Moments later, Megyn Kelly did the same to Ohio governor John Kasich, who tried to execute the same feat. “I’ll get back to you, I promise,” Kelly said, dispatching him with a verbal wave of the hand.
One of the night’s best performances belonged to Paul, who returned to the main stage after skipping the South Carolina debate two weeks ago due to his demotion to the undercard event. Paul, perhaps heartened by a noisy group of libertarian supporters in the audience, had a number of strong answers. When a YouTube questioner asked about the relationship between African Americans and law enforcement, Paul replied that he is fighting for criminal-justice reform and has visited Ferguson, something no one else on stage could say.

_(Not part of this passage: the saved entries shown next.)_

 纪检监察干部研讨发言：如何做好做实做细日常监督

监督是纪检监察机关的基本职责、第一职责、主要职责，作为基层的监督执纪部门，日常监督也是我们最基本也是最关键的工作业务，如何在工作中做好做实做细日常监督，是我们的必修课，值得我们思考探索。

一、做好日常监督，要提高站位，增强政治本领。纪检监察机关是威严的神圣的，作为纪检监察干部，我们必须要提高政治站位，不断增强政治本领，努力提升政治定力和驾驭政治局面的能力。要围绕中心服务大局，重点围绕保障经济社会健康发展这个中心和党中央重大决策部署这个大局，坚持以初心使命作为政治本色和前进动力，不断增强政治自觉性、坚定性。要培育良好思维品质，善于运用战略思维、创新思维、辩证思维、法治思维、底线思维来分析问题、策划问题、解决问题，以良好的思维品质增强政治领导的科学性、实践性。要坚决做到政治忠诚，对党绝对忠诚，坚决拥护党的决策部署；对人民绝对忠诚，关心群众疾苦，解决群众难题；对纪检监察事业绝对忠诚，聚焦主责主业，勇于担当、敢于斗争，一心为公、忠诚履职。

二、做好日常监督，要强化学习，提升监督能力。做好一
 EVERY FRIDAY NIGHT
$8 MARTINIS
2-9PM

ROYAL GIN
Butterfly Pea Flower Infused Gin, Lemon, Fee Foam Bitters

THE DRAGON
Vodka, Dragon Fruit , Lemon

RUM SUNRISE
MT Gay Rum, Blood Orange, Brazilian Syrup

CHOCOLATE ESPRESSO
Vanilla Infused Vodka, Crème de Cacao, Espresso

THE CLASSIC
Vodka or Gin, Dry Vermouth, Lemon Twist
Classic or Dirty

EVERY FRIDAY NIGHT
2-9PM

It was also perhaps Jeb Bush’s most confident performance to date. He repeatedly answered questions about the GOP’s tone toward minorities by speaking of an inclusive and aspirational country. He even had a kind word for his tormentor: “I miss Donald Trump, he was a little Teddy Bear to me.”
Three miles away, at Drake University, Trump was making his own fun. “Isn’t that better than this debate that’s going on?” he asked the crowd. Asked whether skipping the debate would redound to his benefit, he said, “Who the hell knows? Nobody knows!”
The Republican front-runner has told many whoppers in his months on the campaign trail, but three days out from the Iowa caucuses, he spoke the truth.
— Eliana Johnson is Washington editor of National Review. Tim Alberta is chief political correspondent for National Review.